## The problem
Below is a set of records. Repeat all of them exactly.

## Data shown
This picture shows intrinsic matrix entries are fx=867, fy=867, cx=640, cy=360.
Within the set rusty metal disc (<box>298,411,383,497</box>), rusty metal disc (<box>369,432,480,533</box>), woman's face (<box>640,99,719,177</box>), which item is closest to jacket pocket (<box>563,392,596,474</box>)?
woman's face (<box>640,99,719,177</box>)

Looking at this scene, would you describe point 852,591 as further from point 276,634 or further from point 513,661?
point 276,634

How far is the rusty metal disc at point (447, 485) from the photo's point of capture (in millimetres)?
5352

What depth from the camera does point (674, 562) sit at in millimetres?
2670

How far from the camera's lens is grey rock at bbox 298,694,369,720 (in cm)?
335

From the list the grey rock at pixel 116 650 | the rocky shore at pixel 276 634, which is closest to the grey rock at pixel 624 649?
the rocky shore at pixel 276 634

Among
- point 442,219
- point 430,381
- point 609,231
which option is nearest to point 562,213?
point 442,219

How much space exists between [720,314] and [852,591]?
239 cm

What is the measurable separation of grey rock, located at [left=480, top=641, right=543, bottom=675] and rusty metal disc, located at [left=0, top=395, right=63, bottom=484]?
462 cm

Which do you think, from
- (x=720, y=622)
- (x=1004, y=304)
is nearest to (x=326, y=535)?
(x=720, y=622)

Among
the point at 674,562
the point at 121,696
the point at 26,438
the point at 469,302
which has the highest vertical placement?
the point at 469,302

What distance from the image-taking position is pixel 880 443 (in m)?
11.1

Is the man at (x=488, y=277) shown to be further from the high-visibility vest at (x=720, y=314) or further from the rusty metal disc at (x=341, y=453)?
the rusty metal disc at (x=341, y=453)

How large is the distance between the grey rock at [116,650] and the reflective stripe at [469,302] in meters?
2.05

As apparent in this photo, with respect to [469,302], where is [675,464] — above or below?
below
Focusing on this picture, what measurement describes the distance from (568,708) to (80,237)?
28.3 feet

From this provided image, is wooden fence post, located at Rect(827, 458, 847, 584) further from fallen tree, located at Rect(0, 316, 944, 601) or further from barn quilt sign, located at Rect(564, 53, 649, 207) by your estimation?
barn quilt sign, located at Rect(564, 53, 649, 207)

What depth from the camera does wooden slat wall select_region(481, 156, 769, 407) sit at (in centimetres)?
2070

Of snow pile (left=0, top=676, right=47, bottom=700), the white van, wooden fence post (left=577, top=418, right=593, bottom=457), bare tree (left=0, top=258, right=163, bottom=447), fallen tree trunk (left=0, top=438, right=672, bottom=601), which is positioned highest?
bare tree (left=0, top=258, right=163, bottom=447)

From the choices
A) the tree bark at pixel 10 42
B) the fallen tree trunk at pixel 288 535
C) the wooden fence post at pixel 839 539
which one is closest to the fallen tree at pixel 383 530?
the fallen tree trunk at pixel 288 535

## Expected answer
This picture shows intrinsic matrix entries are fx=867, fy=867, cx=640, cy=360.
Within the set rusty metal disc (<box>298,411,383,497</box>), rusty metal disc (<box>369,432,480,533</box>), woman's face (<box>640,99,719,177</box>), which item is closest to jacket pocket (<box>563,392,596,474</box>)?
woman's face (<box>640,99,719,177</box>)

Looking at this scene, would you describe point 852,591 as further from point 276,634 or further from point 513,661?
point 276,634

How far is the rusty metal disc at point (447, 485) from the photo's point of capture (in millimetres)?
5352

What depth from the camera does point (674, 562) sit at in millimetres?
2670

How far from the camera's lens is grey rock at bbox 298,694,369,720 (in cm)?
335

From the list the grey rock at pixel 116 650 | the rocky shore at pixel 276 634, which is closest to the grey rock at pixel 624 649?
the rocky shore at pixel 276 634

Among
- point 442,219
- point 430,381
- point 609,231
which option is nearest to point 562,213?
point 442,219

How much space exists between [720,314] and [852,591]?
239 cm

What is the measurable separation of grey rock, located at [left=480, top=641, right=543, bottom=675] and rusty metal disc, located at [left=0, top=395, right=63, bottom=484]?
462 cm

Which do you think, from
- (x=720, y=622)
- (x=1004, y=304)
is nearest to (x=326, y=535)?
(x=720, y=622)

Among
the point at 674,562
the point at 121,696
the point at 26,438
the point at 469,302
which has the highest vertical placement?
the point at 469,302

What distance from the image-taking position is pixel 880 443 (in m)?
11.1

Is the man at (x=488, y=277) shown to be further from the high-visibility vest at (x=720, y=314) or further from the rusty metal disc at (x=341, y=453)?
the rusty metal disc at (x=341, y=453)

How large is the distance between the grey rock at [116,650] and the reflective stripe at [469,302] in meters?
2.05

As apparent in this photo, with respect to [469,302], where is [675,464] — above or below?
below
Focusing on this picture, what measurement describes the distance from (568,708) to (80,237)?
28.3 feet

From this provided image, is wooden fence post, located at Rect(827, 458, 847, 584) further from fallen tree, located at Rect(0, 316, 944, 601) or further from barn quilt sign, located at Rect(564, 53, 649, 207) by your estimation?
barn quilt sign, located at Rect(564, 53, 649, 207)

What depth from the camera does wooden slat wall select_region(481, 156, 769, 407) sit at (in centimetres)?
2070

Of snow pile (left=0, top=676, right=47, bottom=700), the white van, wooden fence post (left=577, top=418, right=593, bottom=457), bare tree (left=0, top=258, right=163, bottom=447), fallen tree trunk (left=0, top=438, right=672, bottom=601), which is positioned highest?
bare tree (left=0, top=258, right=163, bottom=447)

From the choices
A) the tree bark at pixel 10 42
B) the fallen tree trunk at pixel 288 535
C) the wooden fence post at pixel 839 539
which one is closest to the fallen tree at pixel 383 530?
the fallen tree trunk at pixel 288 535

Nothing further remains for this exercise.